Copy the data from the line with "Is the man wearing" up to and including the last line, swapping "church bench" for "pew" and leaving everything else the same.

» **Exercise input**:
------------------------------------------------------------------------
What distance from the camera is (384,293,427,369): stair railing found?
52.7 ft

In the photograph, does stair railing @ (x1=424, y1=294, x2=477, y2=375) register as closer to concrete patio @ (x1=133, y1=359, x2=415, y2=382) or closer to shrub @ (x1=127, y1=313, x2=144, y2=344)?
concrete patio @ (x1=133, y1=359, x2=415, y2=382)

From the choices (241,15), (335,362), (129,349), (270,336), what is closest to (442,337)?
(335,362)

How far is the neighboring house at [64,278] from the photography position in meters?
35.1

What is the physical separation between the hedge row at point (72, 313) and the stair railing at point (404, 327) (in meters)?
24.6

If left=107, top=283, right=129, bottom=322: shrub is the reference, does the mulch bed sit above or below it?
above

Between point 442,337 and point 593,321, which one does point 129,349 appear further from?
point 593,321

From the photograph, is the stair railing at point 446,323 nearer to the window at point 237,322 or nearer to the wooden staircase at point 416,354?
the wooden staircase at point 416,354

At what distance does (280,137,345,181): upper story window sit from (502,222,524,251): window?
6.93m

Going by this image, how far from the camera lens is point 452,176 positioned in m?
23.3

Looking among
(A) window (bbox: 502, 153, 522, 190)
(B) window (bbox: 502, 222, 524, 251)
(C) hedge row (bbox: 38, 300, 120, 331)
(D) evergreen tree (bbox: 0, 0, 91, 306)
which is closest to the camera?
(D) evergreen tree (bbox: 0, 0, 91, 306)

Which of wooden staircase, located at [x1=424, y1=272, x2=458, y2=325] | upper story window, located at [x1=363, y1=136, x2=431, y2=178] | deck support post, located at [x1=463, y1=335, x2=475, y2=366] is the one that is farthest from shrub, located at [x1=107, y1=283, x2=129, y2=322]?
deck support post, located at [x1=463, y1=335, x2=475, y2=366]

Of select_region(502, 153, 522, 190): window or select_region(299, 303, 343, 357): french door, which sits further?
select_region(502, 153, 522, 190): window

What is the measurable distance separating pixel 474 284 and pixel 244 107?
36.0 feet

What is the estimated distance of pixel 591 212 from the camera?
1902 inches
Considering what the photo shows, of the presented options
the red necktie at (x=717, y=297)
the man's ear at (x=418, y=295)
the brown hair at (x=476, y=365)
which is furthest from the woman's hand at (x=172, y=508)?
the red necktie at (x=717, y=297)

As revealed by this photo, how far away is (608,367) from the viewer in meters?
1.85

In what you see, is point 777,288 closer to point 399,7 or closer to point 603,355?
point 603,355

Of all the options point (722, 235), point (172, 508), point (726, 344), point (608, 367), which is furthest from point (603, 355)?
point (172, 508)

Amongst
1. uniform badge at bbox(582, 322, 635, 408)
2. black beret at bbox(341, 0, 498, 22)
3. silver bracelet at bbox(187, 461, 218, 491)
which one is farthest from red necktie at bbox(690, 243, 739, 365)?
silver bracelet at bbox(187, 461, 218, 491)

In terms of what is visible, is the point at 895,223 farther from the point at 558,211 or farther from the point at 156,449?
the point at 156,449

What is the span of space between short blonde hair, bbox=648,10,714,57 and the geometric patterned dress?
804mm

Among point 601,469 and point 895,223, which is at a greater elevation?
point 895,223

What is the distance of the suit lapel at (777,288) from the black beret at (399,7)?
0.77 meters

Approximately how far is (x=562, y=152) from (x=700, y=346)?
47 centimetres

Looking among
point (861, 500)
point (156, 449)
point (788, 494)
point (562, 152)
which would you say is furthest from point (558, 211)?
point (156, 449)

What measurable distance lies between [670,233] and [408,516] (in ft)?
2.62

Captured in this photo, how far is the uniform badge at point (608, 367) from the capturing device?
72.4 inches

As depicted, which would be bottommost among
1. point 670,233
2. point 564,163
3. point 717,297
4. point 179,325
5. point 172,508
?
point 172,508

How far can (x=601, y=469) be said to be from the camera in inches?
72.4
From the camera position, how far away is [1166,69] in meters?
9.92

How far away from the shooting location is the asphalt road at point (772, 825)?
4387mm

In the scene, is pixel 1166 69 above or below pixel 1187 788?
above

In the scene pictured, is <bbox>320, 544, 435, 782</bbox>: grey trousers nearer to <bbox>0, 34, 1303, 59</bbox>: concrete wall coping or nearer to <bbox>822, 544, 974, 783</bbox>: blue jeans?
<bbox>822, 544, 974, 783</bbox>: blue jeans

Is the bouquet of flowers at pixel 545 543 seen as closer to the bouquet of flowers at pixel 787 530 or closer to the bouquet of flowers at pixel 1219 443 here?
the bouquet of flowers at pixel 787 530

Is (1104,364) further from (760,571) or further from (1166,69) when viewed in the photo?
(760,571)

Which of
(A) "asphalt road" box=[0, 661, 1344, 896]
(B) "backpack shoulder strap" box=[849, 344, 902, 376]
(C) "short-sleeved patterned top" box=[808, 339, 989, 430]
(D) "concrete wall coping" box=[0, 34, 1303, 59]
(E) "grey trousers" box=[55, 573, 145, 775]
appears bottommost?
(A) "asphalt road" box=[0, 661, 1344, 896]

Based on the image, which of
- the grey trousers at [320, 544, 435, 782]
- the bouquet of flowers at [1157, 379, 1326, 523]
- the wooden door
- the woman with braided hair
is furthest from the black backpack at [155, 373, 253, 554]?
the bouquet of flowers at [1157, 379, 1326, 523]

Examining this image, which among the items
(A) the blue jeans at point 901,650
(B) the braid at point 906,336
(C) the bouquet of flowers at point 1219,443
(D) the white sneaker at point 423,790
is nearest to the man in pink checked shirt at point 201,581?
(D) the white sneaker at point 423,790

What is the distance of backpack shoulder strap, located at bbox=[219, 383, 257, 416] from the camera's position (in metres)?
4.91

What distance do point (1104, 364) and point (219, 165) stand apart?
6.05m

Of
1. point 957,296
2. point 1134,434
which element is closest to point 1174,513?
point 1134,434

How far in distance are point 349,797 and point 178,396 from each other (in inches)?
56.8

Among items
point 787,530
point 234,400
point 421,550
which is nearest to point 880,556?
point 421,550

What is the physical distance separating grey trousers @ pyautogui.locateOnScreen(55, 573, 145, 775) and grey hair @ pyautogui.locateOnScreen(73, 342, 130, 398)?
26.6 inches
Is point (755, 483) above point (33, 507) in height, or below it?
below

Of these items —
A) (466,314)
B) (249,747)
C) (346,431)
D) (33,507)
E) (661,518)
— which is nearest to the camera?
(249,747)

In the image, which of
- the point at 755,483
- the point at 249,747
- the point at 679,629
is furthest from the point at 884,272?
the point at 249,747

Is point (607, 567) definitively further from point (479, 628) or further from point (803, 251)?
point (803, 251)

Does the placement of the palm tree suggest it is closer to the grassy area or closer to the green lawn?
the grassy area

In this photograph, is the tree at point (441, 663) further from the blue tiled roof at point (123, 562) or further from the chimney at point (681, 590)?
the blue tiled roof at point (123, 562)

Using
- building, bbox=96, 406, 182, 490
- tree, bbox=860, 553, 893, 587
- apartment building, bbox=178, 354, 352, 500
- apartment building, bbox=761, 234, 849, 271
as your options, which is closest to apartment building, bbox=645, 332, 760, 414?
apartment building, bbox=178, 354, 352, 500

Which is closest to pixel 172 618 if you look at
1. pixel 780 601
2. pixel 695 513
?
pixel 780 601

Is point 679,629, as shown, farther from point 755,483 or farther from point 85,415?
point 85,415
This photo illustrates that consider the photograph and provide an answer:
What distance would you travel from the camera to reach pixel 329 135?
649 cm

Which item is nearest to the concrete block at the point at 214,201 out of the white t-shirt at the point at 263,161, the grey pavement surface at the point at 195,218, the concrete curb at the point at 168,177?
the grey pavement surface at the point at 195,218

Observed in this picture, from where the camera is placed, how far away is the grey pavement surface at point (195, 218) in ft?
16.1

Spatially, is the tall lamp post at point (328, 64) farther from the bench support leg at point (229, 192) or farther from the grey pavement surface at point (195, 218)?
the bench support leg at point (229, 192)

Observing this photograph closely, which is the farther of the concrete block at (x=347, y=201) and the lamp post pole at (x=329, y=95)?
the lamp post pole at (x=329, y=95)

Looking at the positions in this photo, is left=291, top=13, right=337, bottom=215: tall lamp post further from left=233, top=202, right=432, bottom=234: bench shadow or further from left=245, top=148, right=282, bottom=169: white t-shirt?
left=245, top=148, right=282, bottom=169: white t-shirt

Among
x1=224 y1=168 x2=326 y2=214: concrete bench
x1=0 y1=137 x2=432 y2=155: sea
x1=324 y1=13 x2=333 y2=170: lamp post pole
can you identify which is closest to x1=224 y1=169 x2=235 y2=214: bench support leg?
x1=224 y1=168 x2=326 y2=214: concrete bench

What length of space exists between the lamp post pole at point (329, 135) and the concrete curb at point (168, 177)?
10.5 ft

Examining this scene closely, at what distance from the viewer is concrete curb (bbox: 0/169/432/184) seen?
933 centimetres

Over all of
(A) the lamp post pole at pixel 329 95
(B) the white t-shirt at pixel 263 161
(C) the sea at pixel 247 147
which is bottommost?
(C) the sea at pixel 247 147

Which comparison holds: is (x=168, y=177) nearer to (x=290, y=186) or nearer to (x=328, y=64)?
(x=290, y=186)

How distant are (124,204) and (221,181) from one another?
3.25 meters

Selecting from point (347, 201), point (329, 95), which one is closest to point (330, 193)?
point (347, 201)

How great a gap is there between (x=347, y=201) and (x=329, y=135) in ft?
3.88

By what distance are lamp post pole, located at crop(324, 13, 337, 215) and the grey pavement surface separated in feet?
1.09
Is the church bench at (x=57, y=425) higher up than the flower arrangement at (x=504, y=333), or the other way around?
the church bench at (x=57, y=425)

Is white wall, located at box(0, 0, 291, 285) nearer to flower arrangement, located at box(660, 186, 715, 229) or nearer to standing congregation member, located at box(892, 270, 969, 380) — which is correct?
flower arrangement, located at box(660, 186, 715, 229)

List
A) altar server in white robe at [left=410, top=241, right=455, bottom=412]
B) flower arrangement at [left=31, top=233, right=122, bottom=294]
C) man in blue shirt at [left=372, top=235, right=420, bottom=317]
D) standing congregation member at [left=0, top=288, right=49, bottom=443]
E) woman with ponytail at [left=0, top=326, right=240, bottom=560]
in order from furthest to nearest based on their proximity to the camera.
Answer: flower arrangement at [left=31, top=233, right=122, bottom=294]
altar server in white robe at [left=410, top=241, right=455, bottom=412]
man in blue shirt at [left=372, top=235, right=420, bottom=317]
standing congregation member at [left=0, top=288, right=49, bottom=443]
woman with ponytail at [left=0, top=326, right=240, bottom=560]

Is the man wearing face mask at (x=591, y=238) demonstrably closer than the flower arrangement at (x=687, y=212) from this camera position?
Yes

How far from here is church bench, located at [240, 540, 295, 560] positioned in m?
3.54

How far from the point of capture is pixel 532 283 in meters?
------------------------------------------------------------------------
» **Final result**:
Is the man wearing face mask at (x=591, y=238) demonstrably closer than the flower arrangement at (x=687, y=212) from this camera position?
Yes

How far from here is pew, located at [240, 540, 295, 560] positioned in m?
3.54

How far from the point of capture is pixel 532 283 in meters?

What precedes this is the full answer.